Communities in central and southeastern Massachusetts saw the highest rates of eviction cases filed in the first year after elected officials allowed a statewide moratorium to expire, according to a new Homes For All Massachusetts report. Image courtesy of Homes For All Massachusetts

In the first year after elected officials allowed a statewide moratorium on evictions to lapse, tenants in neighborhoods where most residents are nonwhite were nearly twice as likely to face eviction than renters in mostly white areas, according to a new report.

Housing advocates have long warned that communities of color face disproportionate burdens from housing insecurity, economic instability, and the COVID-19 pandemic, and a new analysis published Tuesday put specific figures on the scale of the disparities.

While rolling out the Homes for All Massachusetts report at a virtual event, authors and housing advocates said they want to see the legislature inject additional funding in emergency rental assistance programs and embrace controversial ideas such as rent control or local property transfer taxes.

“Our takeaway here is that we really have to act now,” said Eric Robsky Huntley, a Massachusetts Institute of Technology lecturer and one of the report’s authors. “Ensuring an equitable recovery is a critical first step toward securing safe and stable homes for all. In the short term, that has to mean that we make sure that critical emergency rental assistance remains available and that sufficient tenant protections are in place to prevent avoidable evictions. But this also requires a longer-term vision.”
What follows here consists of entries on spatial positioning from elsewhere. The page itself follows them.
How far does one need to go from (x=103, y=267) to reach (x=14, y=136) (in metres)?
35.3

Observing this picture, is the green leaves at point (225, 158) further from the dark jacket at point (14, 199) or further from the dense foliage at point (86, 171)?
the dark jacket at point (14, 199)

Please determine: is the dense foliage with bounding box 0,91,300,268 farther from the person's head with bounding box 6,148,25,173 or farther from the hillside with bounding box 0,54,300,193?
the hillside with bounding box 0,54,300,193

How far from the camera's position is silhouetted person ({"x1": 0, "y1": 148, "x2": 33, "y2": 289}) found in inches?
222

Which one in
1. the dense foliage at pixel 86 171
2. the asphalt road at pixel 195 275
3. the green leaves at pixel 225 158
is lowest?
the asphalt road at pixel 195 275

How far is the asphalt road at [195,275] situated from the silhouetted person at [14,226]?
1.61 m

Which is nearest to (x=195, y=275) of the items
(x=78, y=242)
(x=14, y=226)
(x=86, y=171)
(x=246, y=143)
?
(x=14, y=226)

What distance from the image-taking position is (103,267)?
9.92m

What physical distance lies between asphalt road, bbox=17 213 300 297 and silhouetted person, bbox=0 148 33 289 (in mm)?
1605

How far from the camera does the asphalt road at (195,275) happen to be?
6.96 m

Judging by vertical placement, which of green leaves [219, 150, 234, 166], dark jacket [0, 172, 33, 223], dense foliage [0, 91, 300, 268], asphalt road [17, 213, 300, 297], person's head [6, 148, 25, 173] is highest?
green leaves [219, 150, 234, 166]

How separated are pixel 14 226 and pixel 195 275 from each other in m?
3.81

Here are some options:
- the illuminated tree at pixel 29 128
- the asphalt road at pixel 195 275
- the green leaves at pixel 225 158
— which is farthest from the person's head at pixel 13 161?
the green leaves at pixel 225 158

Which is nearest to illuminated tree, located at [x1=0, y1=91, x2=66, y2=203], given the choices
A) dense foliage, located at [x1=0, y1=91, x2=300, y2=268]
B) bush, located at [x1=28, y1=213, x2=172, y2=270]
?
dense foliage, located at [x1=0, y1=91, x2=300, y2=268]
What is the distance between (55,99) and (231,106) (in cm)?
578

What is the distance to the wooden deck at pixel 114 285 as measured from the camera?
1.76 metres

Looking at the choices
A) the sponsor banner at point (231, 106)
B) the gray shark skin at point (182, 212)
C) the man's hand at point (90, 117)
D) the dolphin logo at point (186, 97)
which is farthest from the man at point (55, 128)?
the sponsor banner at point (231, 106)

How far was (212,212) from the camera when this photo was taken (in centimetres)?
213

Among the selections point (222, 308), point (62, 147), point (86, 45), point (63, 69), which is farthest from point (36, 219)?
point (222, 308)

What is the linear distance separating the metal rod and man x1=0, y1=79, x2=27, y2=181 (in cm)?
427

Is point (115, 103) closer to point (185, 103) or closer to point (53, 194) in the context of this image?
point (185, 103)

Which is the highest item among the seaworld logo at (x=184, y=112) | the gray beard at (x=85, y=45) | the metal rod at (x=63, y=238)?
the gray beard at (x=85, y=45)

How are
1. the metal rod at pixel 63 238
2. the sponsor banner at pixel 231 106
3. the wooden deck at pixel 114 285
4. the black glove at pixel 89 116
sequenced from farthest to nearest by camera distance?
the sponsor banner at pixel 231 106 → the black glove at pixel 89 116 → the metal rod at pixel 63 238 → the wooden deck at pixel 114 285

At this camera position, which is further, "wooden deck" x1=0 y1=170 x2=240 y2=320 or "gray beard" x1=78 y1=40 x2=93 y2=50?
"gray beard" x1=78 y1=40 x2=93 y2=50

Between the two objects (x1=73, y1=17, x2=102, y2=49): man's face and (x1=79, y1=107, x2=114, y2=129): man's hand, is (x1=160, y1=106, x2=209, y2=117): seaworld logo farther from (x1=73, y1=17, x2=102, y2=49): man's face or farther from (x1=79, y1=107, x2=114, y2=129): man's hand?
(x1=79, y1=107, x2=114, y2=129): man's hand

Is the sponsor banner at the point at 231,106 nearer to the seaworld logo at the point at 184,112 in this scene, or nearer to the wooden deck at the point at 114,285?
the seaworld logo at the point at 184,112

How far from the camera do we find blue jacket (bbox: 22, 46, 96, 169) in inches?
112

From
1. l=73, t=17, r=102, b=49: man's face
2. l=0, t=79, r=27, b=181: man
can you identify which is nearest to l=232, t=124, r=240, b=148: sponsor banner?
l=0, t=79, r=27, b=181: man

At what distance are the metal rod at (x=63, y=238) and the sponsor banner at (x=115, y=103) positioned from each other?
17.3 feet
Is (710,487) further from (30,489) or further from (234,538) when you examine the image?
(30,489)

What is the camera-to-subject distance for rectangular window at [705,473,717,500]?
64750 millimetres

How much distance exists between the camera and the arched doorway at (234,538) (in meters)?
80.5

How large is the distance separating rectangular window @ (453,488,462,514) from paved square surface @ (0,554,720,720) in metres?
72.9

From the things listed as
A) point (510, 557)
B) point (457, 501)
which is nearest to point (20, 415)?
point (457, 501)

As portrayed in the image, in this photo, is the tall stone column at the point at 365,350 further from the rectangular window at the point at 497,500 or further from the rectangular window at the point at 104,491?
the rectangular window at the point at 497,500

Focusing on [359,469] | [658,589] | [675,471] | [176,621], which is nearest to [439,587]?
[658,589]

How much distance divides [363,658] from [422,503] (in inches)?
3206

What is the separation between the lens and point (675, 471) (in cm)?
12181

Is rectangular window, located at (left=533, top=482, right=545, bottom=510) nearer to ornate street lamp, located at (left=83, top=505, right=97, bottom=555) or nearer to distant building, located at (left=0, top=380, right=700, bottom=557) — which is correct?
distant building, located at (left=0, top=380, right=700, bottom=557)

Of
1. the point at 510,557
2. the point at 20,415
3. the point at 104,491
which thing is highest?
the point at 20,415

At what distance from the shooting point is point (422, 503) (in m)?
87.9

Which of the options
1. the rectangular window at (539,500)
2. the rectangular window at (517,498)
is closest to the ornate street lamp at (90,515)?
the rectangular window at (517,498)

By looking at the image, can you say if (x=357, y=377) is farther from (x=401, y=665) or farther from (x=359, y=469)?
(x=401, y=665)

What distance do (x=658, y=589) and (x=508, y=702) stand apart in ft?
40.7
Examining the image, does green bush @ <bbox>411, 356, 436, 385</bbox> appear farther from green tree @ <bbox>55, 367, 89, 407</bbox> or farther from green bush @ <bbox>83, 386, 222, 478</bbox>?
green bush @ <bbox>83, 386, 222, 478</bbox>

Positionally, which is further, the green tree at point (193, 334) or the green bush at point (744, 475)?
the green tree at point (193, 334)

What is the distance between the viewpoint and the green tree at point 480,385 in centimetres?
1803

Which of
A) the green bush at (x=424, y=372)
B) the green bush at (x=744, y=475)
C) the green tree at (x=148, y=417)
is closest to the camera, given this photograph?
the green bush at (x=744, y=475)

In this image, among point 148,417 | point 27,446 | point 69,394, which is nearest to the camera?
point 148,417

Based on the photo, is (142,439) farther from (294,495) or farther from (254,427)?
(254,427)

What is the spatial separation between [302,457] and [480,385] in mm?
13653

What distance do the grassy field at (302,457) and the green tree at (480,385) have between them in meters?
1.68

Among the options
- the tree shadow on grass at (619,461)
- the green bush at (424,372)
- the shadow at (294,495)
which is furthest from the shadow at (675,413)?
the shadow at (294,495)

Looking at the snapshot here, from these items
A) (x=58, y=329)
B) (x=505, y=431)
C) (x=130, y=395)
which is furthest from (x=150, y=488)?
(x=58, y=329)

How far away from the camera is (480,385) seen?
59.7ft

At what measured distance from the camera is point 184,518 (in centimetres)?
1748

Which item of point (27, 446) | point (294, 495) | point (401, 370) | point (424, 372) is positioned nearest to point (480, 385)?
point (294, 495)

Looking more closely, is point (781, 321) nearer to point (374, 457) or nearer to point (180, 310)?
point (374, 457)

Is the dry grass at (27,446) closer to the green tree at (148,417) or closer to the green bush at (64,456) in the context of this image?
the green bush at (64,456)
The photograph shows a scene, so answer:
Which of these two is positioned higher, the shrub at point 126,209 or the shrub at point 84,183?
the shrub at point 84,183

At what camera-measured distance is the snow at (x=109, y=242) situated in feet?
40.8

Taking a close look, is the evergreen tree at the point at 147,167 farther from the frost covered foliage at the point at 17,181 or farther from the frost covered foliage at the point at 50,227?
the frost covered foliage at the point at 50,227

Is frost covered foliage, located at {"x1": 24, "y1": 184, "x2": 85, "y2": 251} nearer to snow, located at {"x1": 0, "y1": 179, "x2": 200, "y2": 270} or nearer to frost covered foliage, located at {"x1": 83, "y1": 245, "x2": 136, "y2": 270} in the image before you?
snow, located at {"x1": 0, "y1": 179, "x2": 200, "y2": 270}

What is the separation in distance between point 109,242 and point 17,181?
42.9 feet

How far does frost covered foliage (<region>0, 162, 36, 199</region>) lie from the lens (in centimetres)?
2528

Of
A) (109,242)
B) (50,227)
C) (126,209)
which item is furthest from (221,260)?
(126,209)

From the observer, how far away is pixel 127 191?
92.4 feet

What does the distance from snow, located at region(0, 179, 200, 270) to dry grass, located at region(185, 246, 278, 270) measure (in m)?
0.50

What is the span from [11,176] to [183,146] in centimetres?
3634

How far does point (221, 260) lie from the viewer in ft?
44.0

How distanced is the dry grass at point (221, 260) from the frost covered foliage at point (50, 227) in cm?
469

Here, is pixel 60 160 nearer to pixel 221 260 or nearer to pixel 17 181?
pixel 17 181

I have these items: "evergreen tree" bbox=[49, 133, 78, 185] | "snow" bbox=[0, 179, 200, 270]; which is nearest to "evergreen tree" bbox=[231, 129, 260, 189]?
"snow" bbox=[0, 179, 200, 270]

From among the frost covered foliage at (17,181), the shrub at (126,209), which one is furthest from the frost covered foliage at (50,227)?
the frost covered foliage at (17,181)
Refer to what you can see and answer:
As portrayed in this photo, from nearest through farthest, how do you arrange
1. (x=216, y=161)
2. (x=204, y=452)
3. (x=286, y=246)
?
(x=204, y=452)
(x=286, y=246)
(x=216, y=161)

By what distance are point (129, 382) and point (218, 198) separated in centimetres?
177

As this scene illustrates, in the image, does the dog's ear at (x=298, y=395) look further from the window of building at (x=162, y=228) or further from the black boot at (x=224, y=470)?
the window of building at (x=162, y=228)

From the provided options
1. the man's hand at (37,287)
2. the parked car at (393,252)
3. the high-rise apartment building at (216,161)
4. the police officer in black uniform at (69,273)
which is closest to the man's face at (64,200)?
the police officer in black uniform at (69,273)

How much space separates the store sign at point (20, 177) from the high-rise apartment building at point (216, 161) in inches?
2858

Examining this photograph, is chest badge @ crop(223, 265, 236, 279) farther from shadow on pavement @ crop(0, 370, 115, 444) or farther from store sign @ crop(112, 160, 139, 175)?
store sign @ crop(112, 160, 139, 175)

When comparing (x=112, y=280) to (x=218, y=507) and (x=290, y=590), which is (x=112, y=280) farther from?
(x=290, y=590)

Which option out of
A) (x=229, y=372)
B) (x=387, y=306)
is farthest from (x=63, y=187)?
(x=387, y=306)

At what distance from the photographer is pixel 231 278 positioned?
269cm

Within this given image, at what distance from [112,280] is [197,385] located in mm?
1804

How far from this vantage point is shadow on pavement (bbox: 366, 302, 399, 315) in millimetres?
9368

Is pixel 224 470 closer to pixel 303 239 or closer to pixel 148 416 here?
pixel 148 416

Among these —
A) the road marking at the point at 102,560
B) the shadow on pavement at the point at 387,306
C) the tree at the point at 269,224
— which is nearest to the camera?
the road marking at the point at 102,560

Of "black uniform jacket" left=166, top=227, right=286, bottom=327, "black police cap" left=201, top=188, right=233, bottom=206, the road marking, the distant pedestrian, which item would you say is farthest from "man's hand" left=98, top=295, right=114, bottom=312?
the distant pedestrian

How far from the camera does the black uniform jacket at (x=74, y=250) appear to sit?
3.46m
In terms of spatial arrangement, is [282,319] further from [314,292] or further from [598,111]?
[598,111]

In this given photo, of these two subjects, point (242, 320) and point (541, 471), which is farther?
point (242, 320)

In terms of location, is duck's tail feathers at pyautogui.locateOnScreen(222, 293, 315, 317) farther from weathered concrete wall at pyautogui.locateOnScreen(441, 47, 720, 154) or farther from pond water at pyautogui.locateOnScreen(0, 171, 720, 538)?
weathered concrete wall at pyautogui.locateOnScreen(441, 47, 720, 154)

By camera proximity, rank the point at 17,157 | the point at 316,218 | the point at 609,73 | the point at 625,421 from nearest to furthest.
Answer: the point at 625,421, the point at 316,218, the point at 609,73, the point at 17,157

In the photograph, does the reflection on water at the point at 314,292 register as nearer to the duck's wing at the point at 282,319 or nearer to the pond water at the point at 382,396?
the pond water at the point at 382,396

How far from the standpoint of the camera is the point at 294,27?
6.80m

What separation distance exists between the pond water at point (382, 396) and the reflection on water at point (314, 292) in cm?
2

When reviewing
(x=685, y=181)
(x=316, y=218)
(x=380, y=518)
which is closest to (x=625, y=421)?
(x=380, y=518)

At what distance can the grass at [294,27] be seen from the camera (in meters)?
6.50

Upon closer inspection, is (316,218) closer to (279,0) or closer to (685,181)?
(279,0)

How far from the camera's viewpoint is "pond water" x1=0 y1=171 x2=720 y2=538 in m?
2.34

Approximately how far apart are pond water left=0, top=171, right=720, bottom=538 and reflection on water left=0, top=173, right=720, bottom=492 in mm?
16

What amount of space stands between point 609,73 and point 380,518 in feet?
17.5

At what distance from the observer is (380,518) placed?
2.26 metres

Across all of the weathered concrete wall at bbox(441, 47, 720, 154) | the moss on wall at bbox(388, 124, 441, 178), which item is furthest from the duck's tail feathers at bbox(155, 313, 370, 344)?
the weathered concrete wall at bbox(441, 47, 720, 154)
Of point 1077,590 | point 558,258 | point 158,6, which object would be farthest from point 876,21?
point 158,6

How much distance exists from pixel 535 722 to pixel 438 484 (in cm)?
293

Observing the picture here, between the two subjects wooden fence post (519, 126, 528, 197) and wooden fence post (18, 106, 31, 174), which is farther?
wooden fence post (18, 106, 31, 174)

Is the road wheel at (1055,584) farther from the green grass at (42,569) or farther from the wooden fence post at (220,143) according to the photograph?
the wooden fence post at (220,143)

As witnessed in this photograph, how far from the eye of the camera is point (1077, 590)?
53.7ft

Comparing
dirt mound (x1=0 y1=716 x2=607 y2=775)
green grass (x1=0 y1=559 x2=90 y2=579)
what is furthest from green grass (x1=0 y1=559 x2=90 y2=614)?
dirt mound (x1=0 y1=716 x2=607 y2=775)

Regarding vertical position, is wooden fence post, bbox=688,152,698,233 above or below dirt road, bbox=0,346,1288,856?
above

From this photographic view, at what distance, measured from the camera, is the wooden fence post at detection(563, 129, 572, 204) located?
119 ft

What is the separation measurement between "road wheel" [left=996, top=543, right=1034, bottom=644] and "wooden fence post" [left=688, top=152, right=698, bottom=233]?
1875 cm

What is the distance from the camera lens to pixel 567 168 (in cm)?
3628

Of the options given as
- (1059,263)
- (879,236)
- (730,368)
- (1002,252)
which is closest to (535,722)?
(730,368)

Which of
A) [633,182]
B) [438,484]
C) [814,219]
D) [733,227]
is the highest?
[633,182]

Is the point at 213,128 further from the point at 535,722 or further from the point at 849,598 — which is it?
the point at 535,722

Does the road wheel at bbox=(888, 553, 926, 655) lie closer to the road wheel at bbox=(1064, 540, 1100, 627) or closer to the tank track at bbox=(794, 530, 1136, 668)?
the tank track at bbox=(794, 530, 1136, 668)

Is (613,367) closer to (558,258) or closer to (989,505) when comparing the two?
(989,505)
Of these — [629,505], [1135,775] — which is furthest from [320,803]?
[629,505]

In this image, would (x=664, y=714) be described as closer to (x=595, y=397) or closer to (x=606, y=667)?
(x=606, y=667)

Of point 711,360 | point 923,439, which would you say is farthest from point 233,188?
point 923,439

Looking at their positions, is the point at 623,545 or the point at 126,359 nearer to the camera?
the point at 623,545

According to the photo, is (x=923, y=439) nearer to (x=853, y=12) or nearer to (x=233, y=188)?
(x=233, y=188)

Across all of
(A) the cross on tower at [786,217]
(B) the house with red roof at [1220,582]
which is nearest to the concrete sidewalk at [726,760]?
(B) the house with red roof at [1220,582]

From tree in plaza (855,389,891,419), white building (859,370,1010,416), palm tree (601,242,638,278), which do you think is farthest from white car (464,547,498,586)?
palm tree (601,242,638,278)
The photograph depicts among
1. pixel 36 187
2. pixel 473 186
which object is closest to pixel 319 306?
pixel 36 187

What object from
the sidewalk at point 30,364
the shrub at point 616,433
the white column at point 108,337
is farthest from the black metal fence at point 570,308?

Huntley and other authors representing the Massachusetts Budget and Policy Center, Massachusetts Law Reform Institute, and Americorps Legal Advocates of Massachusetts examined more than 21,000 evictions filed in state housing courts between Oct. 18, 2020 – when Gov. Charlie Baker and the Legislature allowed the expiration of a temporary state ban on new evictions – and Oct. 30, 2021.

The majority of those cases, about 14,800, involved a tenant’s failure to pay rent and a landlord’s decision to pursue legal action in response.

Real estate and landlord groups have also warned that they endured enormous strain during the pandemic, losing income when tenants are unable to pay rent. In the fall, the Small Property Owners Association told lawmakers that non-corporate owners provide more than half of the state’s rental housing.